Radio Mittelweser unter neuer Leitung

Bericht der Zeitung „DIE HARKE“ am Samstag, dem 06. Juli 2018:

Der Verlag J. Hoffmann ist seit 1. Juli Mitgesellschafter des lokalen Radiosenders Radio Mittelweser. „Wir gehen damit einen weiteren Schritt in der Umwandlung eines klassischen Zeitungsverlags zum breit aufgestellten Medienhaus“, erklärt HARKE-Verleger Christian Rumpeltin, der nun auch Geschäftsführer des Senders ist. Möglich wurde das Engagement des Verlags der Heimatzeitung durch den Wunsch von „Radio Mittelweser“-Gründer Egon Garding und dessen Frau Bea Garding-Schubert, sich aus dem Sender zurückzuziehen.
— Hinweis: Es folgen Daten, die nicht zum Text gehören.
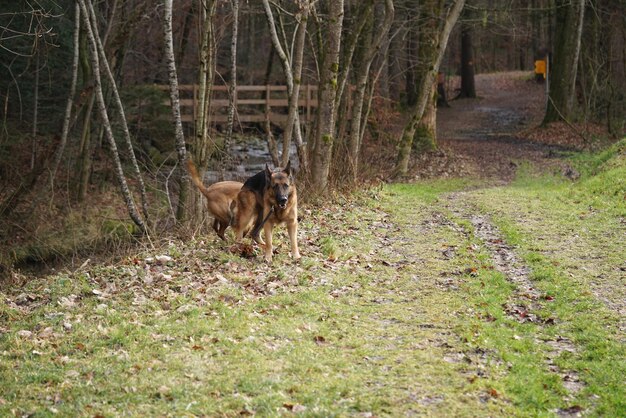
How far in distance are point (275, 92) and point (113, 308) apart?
30.0 m

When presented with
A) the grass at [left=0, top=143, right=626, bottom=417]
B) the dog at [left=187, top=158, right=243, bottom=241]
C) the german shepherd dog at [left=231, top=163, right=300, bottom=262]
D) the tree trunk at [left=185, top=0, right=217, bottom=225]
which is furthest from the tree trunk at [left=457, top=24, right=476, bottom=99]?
the german shepherd dog at [left=231, top=163, right=300, bottom=262]

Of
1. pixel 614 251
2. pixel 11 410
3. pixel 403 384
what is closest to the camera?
pixel 11 410

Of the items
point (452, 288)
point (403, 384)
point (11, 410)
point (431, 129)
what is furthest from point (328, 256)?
point (431, 129)

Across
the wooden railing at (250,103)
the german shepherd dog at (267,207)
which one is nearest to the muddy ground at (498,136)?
the wooden railing at (250,103)

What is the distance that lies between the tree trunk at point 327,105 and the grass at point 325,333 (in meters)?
4.91

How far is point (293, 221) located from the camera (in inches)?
466

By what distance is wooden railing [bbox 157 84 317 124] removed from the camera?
95.9 feet

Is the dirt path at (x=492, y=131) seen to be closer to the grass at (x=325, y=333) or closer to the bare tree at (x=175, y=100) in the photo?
the bare tree at (x=175, y=100)

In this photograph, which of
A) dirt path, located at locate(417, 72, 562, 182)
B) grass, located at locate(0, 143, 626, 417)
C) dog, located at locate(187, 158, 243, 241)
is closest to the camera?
grass, located at locate(0, 143, 626, 417)

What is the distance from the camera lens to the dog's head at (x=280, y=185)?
36.9 feet

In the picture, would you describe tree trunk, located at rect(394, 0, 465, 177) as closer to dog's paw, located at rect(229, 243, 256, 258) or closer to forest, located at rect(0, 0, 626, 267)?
forest, located at rect(0, 0, 626, 267)

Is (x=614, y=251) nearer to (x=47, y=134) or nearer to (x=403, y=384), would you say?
(x=403, y=384)

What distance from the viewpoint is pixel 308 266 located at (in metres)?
11.3

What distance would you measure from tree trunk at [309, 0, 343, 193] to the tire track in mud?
321cm
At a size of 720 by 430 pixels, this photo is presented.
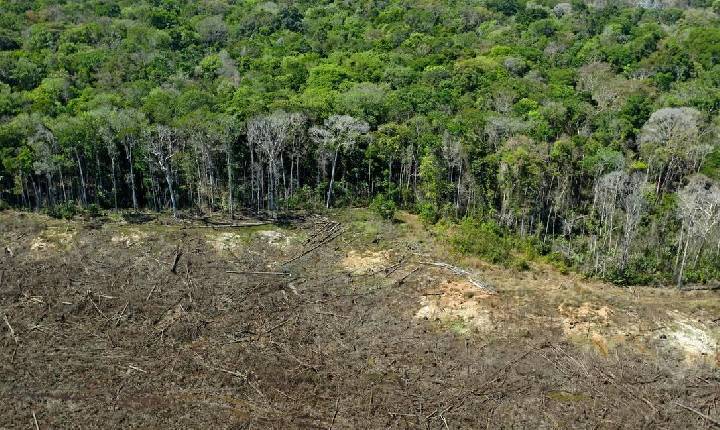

Die übrigen Gesellschafter bleiben unverändert an Bord.

Die Mitarbeiter des Senders werden demnächst von der Wölper Straße in Holtorf in ein neues Studio im vierten Stock des HARKE-Verlagshauses An der Stadtgrenze umziehen. „Wir wollen uns in den neuen, modernen Räumen noch professioneller aufstellen“, sagt Radio Mittelweser-Geschäftsführer Rumpeltin, der zugleich betont, dass er auf das bewährte Sendekonzept setze.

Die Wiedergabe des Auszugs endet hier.